O crítico e ensaísta americano passou por Lisboa para apresentar na Cinemateca (de 6 a 10 de fevereiro) uma retrospetiva dedicada ao cineasta austríaco Erick von Stroheim.

Um programa que inclui uma seleção de alguns dos seus principais filmes, como Blind Husbands (O Abismo), de 1919, Foolish Wives (Esposas Levianas), de 1922, Greed (Aves de Rapina), de 1924, The Wedding March (Marcha Nupcial), de 1928, e Queen Kelly, de 1928. Todas as sessões terão acompanhamento musical de piano e uma sessão de conferência, apresentada e comentada por Jonathan Rosenbaum.


Jonathan Rosenbaum é considerado um dos maiores comentadores e ensaístas de cinema da atualidade, com uma longa carreira que se estende ao longo de diversas publicações e uma vasta obra literária. Foi colaborador regular do jornal Chicago Reader, Village Voice, bem como nas revistas Cahiers du Cinéma, Sight & Sound, Trafic, Cineaste e Film Quarterly. Editou ainda diversos livros, como Moving Places ou Hello Cinephilia, para além de estudos particulares sobre os filmes Greed, de Stroheim, e ainda Dead Man, de Jim Jarmusch.

Na nossa saborosa conversa aproveitámos a oportunidade para perceber o atual lugar da crítica (e do crítico), os desafios lançados pela facilidade da internet e o imediatismo das redes sociais. Uma conversa em que tivemos também a sombra tutelar de JLG.

 

Não é a sua primeira vez que o Jonathan vem Portugal, nem a primeira em que apresenta um pequeno ciclo aqui na Cinemateca (em Junho passado apresentara um dedicado a Orson Welles na secção Histórias do Cinema).

É verdade. Na verdade, quando me convidaram para fazer essas palestras, o primeiro cineasta que propus foi o Stroheim. Na altura ficaram algo hesitantes, mas agora o José Manuel (Costa, diretor da Cinemateca) mudou de ideias. Apesar de me considerar um estudioso de Welles, não sou propriamente um estudioso do Stroheim. Mas interesso-me muito sobre a sua obra que me coloca alguns desafios fascinantes enquanto crítico.

Que aspetos do trabalho de Stroheim o fascinam mais? A narrativa, a realização, o trabalho de ator?…

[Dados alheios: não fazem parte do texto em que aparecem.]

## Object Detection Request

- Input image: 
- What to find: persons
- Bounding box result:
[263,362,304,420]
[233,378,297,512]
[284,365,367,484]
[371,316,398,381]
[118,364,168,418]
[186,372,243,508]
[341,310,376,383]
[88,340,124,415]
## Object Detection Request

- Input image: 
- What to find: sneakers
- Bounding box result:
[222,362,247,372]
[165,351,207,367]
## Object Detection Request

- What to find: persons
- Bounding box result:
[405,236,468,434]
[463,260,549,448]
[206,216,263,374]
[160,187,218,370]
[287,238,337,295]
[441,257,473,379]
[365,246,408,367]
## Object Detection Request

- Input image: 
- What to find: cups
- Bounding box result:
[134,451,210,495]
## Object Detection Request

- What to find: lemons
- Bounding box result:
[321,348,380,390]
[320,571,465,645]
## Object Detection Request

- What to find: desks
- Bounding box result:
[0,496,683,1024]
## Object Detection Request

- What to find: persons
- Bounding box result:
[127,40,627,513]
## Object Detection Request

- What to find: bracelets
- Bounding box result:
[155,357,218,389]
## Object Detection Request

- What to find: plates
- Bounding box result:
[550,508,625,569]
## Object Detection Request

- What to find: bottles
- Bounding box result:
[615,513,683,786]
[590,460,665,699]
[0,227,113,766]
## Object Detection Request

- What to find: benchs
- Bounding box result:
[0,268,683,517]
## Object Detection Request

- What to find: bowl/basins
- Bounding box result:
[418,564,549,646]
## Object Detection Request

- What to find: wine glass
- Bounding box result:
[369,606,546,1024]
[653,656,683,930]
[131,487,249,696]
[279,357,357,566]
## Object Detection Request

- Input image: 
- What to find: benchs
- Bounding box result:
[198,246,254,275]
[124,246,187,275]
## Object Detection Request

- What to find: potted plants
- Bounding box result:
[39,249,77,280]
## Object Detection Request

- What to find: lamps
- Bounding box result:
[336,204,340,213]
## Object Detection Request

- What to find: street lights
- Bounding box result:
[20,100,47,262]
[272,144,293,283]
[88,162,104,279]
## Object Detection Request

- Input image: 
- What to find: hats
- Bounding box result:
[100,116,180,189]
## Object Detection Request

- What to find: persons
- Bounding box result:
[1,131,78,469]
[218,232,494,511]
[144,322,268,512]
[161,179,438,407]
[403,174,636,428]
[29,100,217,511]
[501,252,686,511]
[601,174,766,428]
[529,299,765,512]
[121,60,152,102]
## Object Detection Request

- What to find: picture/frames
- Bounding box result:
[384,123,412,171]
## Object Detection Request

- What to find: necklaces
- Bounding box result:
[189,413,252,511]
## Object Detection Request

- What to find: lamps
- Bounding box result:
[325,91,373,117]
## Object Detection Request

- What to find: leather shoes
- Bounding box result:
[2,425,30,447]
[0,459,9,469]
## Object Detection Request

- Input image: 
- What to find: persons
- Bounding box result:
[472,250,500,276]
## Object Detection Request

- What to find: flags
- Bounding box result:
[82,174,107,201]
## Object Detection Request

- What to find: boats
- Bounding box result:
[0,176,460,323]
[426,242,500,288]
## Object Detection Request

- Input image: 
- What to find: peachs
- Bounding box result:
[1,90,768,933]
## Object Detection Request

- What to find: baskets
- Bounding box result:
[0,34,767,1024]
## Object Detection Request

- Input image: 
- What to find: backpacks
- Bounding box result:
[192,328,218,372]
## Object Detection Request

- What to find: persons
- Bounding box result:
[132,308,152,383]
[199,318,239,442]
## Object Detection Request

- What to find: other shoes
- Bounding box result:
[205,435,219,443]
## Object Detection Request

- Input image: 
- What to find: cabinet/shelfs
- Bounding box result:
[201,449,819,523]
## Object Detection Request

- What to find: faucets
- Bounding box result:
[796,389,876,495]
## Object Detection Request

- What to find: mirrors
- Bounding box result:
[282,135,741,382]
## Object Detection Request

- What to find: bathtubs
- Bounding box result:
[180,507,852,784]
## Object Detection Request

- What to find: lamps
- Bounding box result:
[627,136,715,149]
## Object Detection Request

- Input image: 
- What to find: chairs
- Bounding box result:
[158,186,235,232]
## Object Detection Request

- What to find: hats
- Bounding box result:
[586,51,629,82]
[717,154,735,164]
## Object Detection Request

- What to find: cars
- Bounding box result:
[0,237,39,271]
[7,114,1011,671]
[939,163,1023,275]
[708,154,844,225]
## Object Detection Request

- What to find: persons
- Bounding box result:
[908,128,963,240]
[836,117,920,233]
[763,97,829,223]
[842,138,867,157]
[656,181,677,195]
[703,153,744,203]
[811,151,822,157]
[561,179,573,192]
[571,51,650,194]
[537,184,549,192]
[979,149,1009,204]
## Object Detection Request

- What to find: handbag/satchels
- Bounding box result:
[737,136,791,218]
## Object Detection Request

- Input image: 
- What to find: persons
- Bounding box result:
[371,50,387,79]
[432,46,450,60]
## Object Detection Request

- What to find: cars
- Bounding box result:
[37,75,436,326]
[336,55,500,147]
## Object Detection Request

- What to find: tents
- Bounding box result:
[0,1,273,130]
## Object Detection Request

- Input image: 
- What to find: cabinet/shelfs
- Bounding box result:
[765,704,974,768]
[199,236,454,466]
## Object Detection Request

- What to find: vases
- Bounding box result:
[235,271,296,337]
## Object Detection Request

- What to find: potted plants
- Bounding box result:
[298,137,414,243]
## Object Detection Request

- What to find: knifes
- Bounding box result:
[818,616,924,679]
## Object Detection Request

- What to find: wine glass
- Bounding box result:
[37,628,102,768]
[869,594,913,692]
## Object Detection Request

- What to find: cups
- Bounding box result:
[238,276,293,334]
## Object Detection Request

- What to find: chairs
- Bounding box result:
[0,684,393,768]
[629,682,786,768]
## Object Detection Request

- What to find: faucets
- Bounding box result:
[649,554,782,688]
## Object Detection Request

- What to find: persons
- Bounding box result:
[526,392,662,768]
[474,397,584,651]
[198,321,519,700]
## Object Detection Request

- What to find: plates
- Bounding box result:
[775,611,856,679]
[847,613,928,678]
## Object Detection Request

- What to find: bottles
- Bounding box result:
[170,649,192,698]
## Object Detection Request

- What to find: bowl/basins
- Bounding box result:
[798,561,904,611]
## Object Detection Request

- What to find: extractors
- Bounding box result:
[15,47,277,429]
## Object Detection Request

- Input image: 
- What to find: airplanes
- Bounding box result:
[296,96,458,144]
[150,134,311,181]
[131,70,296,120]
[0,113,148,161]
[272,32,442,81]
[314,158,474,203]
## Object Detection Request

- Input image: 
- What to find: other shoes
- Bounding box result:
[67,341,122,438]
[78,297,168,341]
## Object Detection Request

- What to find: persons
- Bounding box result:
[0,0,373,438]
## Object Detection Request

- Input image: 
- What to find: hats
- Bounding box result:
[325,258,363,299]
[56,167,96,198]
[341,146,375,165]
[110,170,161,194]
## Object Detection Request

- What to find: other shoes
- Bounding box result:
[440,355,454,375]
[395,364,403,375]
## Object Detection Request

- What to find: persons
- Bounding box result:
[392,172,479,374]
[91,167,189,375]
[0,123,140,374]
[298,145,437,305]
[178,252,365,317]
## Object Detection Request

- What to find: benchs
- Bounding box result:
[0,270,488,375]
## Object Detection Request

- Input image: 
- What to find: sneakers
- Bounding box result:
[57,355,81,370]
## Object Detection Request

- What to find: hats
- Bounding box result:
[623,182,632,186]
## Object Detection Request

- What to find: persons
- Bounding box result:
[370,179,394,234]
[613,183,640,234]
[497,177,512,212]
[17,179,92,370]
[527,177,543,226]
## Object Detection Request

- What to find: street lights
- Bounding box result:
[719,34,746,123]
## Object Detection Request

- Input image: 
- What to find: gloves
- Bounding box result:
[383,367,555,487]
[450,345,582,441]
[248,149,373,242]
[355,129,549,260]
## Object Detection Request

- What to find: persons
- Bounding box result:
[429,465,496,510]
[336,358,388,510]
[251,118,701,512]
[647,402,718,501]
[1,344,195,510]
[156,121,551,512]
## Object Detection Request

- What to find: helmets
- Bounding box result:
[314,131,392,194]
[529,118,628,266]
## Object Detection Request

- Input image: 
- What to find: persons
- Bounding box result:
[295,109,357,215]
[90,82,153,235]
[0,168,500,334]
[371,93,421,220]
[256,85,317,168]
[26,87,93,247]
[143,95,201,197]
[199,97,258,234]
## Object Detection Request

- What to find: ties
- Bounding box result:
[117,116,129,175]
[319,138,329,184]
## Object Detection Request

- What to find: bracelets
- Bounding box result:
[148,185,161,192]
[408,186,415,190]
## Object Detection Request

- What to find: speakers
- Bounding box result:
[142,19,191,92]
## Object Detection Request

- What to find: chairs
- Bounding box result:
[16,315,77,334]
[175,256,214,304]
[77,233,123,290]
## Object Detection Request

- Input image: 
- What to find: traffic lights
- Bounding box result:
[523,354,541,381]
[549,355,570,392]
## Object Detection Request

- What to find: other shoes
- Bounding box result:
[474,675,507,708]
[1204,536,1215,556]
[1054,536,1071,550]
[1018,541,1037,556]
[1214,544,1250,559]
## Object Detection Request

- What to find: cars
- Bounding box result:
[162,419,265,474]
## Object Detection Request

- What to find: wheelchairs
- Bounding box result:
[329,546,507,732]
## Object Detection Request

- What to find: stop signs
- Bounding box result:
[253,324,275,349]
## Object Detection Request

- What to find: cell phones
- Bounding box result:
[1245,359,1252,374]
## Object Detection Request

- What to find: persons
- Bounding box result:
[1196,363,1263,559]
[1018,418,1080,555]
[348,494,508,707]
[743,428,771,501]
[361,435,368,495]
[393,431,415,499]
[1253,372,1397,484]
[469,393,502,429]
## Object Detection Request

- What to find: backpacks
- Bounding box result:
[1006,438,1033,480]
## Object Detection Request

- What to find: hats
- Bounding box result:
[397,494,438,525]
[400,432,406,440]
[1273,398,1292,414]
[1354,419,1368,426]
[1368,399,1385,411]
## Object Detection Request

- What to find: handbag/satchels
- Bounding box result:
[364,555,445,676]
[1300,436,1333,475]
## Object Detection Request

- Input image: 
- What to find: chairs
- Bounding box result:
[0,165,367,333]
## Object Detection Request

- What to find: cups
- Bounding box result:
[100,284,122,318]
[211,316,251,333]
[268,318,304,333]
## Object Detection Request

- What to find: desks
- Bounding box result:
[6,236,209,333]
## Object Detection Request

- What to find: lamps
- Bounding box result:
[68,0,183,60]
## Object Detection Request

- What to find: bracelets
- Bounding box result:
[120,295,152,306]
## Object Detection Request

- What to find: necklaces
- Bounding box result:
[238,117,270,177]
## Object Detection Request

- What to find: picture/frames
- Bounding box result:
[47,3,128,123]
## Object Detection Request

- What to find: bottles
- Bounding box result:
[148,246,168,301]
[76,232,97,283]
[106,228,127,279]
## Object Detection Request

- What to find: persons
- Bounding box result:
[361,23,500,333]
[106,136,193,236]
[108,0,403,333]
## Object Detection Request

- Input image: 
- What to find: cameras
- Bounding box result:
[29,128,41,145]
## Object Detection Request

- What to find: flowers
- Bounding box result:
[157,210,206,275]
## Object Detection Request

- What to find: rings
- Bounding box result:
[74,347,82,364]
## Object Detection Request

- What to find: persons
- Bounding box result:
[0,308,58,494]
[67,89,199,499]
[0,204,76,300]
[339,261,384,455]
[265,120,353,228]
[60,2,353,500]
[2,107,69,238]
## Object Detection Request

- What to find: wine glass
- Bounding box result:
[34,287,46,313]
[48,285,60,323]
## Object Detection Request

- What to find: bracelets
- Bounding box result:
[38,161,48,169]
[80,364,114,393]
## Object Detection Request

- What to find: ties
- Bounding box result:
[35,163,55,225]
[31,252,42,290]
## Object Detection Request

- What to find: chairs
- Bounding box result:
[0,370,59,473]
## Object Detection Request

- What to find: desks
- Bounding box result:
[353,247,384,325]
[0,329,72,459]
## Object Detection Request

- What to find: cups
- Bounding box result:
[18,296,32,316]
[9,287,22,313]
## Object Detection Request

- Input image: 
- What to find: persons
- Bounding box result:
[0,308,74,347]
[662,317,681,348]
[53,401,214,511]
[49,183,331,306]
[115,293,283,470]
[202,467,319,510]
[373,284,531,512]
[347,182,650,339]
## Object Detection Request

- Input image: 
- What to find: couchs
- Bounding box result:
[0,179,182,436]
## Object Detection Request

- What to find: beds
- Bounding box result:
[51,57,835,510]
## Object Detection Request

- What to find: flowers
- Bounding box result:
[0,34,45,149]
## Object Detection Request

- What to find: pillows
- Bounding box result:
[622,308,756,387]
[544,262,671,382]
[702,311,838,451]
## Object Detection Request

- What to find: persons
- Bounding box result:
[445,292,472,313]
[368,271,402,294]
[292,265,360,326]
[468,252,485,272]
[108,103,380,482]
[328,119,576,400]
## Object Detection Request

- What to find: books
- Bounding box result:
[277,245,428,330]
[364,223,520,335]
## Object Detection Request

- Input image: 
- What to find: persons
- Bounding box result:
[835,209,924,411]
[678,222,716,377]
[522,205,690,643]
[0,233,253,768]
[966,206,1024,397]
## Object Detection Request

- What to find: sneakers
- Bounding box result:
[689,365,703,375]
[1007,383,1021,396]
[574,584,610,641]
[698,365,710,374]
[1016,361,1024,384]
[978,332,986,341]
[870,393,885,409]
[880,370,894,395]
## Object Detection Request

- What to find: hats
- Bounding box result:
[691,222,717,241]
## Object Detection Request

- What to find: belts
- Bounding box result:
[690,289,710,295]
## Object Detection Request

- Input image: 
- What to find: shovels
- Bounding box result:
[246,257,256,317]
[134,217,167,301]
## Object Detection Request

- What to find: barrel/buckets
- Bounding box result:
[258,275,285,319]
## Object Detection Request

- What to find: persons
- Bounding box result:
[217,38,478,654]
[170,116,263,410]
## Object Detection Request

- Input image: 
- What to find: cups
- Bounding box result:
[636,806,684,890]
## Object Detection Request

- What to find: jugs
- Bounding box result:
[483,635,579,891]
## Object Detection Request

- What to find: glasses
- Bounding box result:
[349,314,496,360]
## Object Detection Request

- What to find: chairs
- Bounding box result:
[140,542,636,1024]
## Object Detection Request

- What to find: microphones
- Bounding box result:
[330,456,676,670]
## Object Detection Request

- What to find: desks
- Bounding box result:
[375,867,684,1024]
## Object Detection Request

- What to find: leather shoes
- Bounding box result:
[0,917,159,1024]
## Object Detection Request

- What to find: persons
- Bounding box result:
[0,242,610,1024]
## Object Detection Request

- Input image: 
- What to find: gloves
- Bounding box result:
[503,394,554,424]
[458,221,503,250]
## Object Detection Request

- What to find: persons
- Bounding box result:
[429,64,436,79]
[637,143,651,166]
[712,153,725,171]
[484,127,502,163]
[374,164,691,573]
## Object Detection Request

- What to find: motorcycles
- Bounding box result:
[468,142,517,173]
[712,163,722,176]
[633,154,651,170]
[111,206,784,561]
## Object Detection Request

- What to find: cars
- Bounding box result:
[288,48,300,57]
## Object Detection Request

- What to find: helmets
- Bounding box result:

São aspetos diferentes. Um dos desafios maiores é termos de usar a sua biografia para o compreendermos melhor. Mas, ao mesmo tempo, trata-se de um homem misterioso. Não sabemos que aspetos são ficção e que aspetos são realidade.

Na verdade, a sua própria vida era um pouco ficcionada…

Exatamente. Ele desenhou a sua vida como um trabalho artístico. Isto ainda antes de se interessar pelo cinema. A ficção começou antes. Outro aspeto que me fascina é usar a autocrítica nos seus filmes, algo que também uso nos meus trabalhos. Seja ator ou não, os seus filmes são sempre autobiográficos e autocríticos.

Greed (1924)

 

 

 

 

 

 

 

 

 

 

 

Falemos então dos filmes que vai apresentar na Cinemateca. Desde logo Greed e Foolish Wives, duas obras-primas, mas também dois filmes severamente cortados e mutilados para versões mais curtas.

Sim, Greed e Foolish Wives são dois dos seus melhores filmes. Mas no que diz respeito aos cortes, acho que Foolish Wives foi ainda mais afetado que Greed. Sim, esse é um problema e um desafio também. No entanto, mais importante que isso, acho que ele compreendeu as pessoas melhor do que muitos realizadores modernos, como o Steven Spielberg, o Martin Scorsese ou o George Lucas, por exemplo… (risos) É incrível, porque apesar de não se tratar de um intelectual, o seu trabalho interessa-me muito.

Enquanto crítico e estudioso, consegue detetar alguns pontos de contacto entre Welles e Stroheim?

É claro que o Welles também era autocrítico.  Eram ambos autocríticos, algo que foi usado contra eles. Por exemplo, Welles era considerado um pouco intelectual, algo que os americanos detestam. Já, Stroheim era equiparado a personagens autoritárias alemãs e austríacas. Apesar de serem personagens que ele próprio odiava, essa proximidade com a personagem acabou por se lhe colar. Em ambos os casos foram pessoas em que a persona se confundia com o ator. Algo que acaba por funcionar contra eles na sua própria mitologia. Porque são ambos figuras mitológicas. Por acaso, até tive ocasião de conhecer o Welles.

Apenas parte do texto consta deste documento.